Les yeux battus, fermés au matin qui pâlit,
La belle Olivia repose en son grand lit,
Sur un épais duvet, sous des courtines blanches
Où sa main a brodé des oiseaux et des branches,
Et, rêvant de l’aubade en son demi-sommeil,
Croit entendre des voix lui chanter le réveil...

« Vous réveillez-vous, la belle oublieuse !
Belle nonchalante, ouvrez vos yeux doux!
N’entendez-vous pas la chanson joyeuse
Que dans l’aubépin, le frêne et l’yeuse,
Nous vous chantons tous?.. »

Elle écoute... Un souris léger plisse sa bouche...
Par un trou du volet sur le bord de la couche
Un furtif rayon d’or vient baiser son bras blanc
Ses yeux sont toujours clos... Voici que cependant
Glisse sous sa paupière une lueur d’aurore...
Allez, musiciens!

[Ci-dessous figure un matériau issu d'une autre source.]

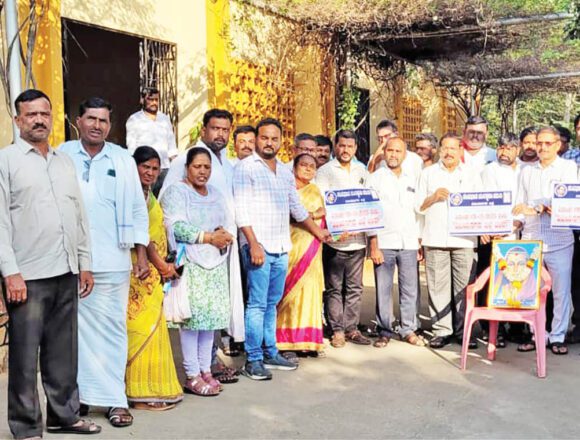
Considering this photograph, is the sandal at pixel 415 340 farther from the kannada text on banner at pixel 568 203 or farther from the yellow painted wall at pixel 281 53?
the yellow painted wall at pixel 281 53

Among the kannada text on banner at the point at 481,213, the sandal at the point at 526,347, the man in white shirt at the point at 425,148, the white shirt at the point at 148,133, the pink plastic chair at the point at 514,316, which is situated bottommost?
the sandal at the point at 526,347

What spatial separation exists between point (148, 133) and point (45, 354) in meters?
3.79

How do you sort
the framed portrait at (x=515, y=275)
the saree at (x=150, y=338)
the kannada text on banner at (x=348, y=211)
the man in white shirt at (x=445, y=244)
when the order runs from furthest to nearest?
the man in white shirt at (x=445, y=244), the kannada text on banner at (x=348, y=211), the framed portrait at (x=515, y=275), the saree at (x=150, y=338)

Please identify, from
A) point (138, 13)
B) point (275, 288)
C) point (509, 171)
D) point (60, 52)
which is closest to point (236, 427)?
point (275, 288)

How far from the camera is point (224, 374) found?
17.1 feet

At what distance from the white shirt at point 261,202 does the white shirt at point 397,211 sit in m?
1.17

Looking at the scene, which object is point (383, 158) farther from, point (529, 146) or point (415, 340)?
point (415, 340)

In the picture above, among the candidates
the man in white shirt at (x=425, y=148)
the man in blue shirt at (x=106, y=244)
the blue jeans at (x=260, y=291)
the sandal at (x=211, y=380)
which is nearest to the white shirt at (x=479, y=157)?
the man in white shirt at (x=425, y=148)

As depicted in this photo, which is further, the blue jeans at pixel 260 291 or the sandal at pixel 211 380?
the blue jeans at pixel 260 291

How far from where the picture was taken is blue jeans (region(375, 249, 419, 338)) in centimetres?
628

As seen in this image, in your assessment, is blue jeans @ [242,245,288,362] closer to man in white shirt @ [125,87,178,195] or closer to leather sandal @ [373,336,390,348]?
leather sandal @ [373,336,390,348]

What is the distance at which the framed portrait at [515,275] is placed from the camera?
549 cm

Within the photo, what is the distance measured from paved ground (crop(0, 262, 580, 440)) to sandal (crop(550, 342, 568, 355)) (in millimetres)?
64

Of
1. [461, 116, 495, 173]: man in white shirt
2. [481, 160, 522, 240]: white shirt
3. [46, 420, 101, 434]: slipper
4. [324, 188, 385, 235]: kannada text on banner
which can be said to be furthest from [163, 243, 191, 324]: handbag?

Plus haut! plus haut encore!..
Non ce ne serait plus aussi bien, calmez-vous,
Plus bas! plus bas!.. Le chant déjà discret et doux
S’apaise encor... Ce n’est qu’un murmure d’abeille...
Il s’éloigne,.. il s’éteint... Et ma beauté s’éveille!
«Quoi ! je n’entends plus rien ! dit-elle ;. ai-je rêvé?
Car j’ai dormi longtemps!.. le soleil est levé!.. »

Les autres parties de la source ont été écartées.